The 2020 election saw record voter turnout in much of the country, especially among blacks and other minorities that traditionally have turned out in lower numbers than whites. Michigan saw 5.5 million people go to the polls in November, a record in terms of raw numbers, as well as the highest percentage of the voting-age electorate in 60 years.
Senate leader under fire
The Senate measure in Michigan is being overseen by Majority Leader Mike Shirkey, a Republican who has himself come under fire for comments made on several occasions since Trump was defeated — the then-president losing to Joe Biden after winning in Michigan in 2016.
In February, a recording surfaced revealing that Shirkey told a gathering of Republicans that the Jan. 6 attack was a “hoax,” and had been “staged.” Shirkey said Tuesday the proposed state ballot bill would ensure that every vote will be “handled and counted the same.” He contended that the measure is a “perfunctory step to equitable access.”

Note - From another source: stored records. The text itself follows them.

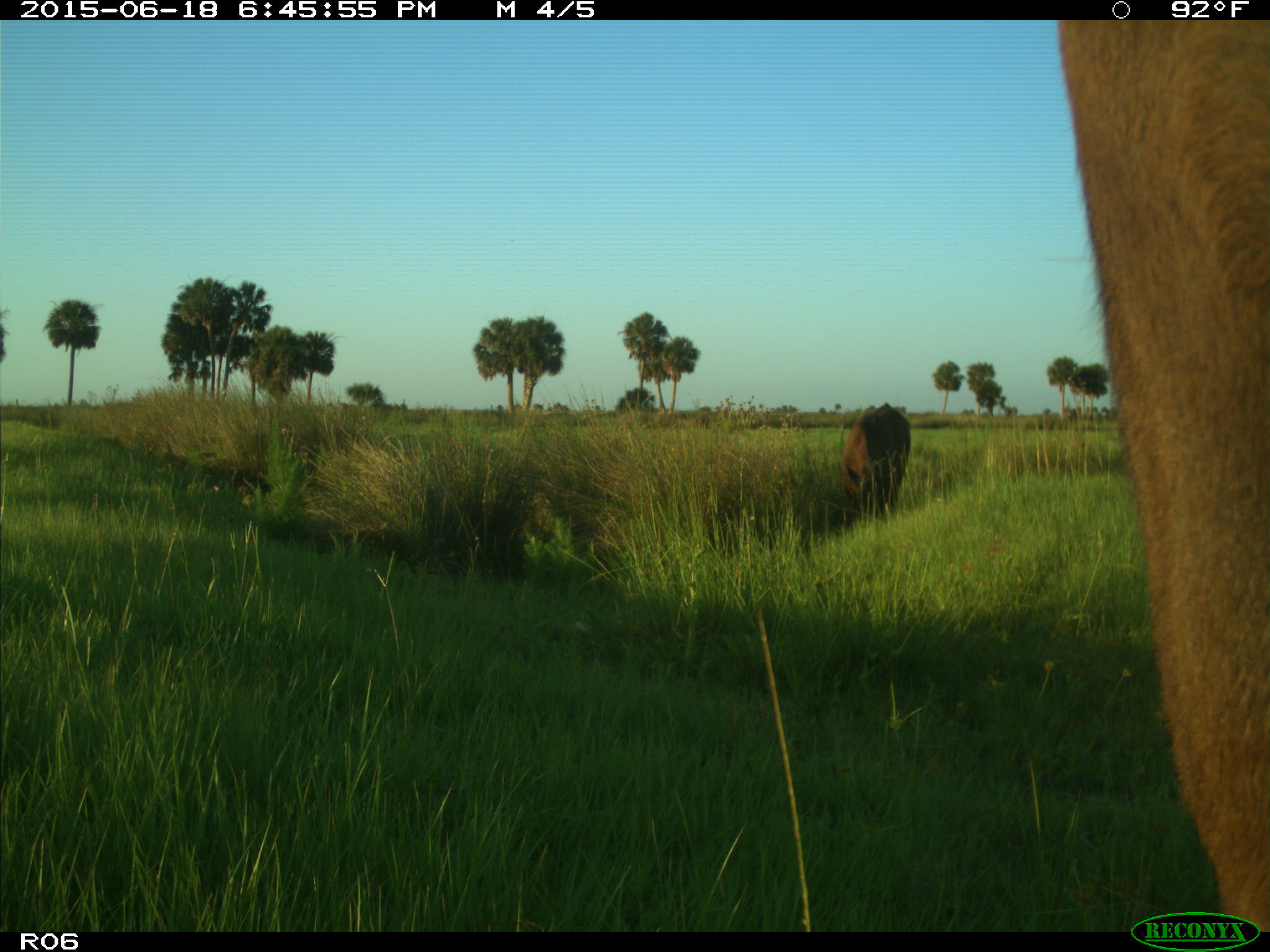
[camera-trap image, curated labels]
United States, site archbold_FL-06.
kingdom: Animalia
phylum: Chordata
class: Mammalia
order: Artiodactyla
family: Bovidae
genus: Bos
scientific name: Bos taurus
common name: domestic cow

The statement issued by Michigan business leaders on Tuesday did not specify what, if any, actions they might take if the bill were approved. Major businesses have taken more direct action in response to the passage and signing of the Georgia law, however.
A nation polarized
Major state businesses, including Delta Airlines and Coca-Cola spoke out harshly. Some have indicated they will consider shifting resources out of the state. Major League Baseball moved the annual All-Star Game to Colorado. And some film and TV projects have been relocated, as well.
The debate about voting rights comes at a time when the nation is as polarized as ever. The majority of Republicans believe the 2020 election was “stolen,” according to numerous polls, even though many major GOP leaders have dismissed such claims.

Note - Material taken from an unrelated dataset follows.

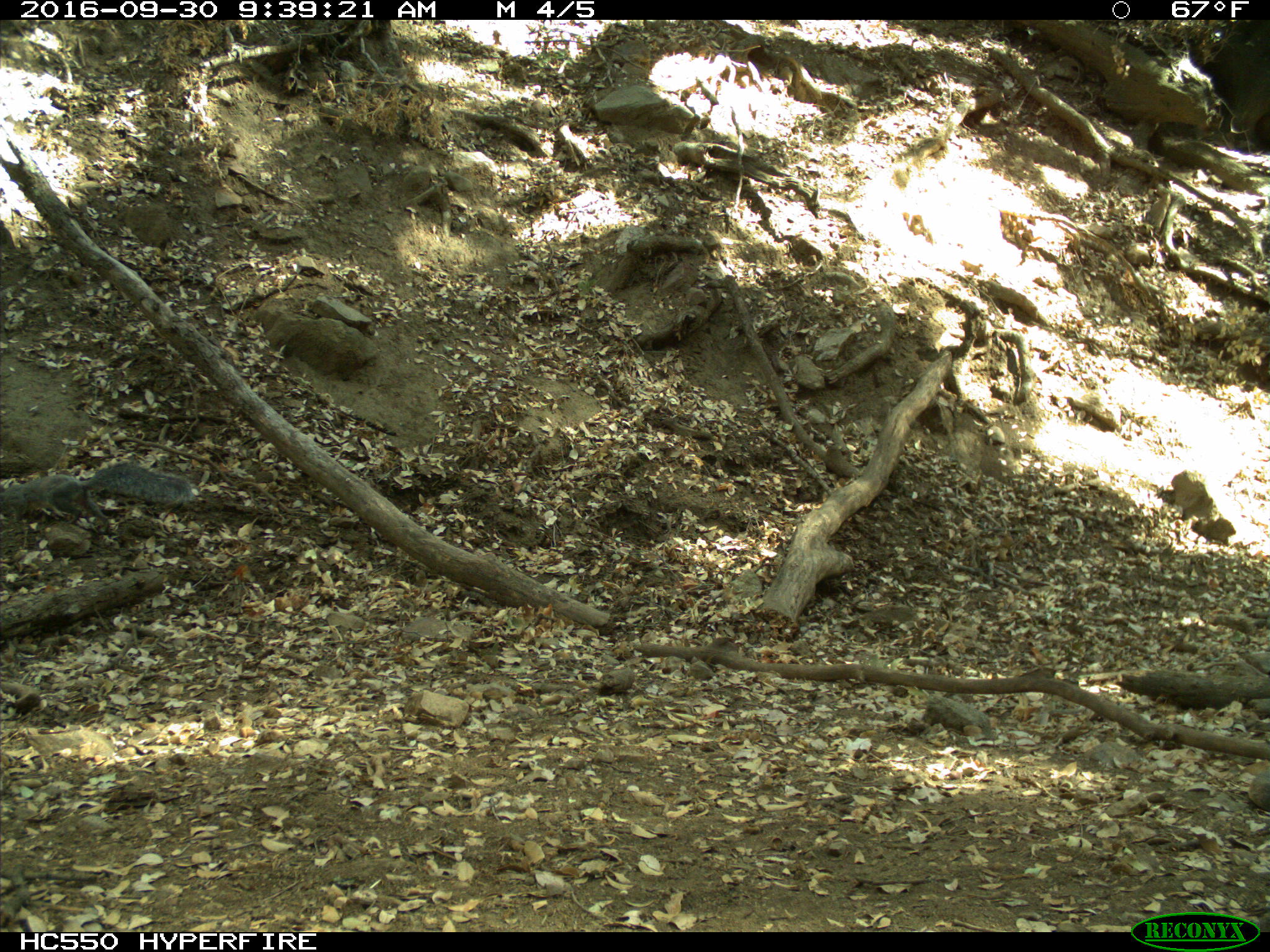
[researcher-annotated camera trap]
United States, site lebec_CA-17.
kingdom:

One of the more significant developments has been a shift by many major corporations, a number of which have pulled back on political donations, especially to GOP campaigns.
Protecting the “historically disenfranchised”
In comments to company employees last week, Ford CEO Jim Farley stressed that the company “believes that equitable access to voting rights for all people is the bedrock of a democratic society.”
Echoing widespread concerns that proposed voter restrictions are aimed at minorities, Farley added, “We’re also aware that the right to vote in a free and fair election has been hard won in our nation, particularly for groups that have been historically disenfranchised. That’s why we support initiatives that promote equitable access and do not disproportionately affect any segment of the population.”